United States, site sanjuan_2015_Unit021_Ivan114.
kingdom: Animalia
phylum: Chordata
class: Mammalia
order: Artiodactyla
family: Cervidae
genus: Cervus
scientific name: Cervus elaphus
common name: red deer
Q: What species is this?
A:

(DESCRIPTION OF THE TASK): Set down nothing but the lines from the one containing "scientific name: Cervus elaphus" through the end of the entries above, exactly as written, both ends counted.

(COMPLETED TASK):
scientific name: Cervus elaphus
common name: red deer
Q: What species is this?
A:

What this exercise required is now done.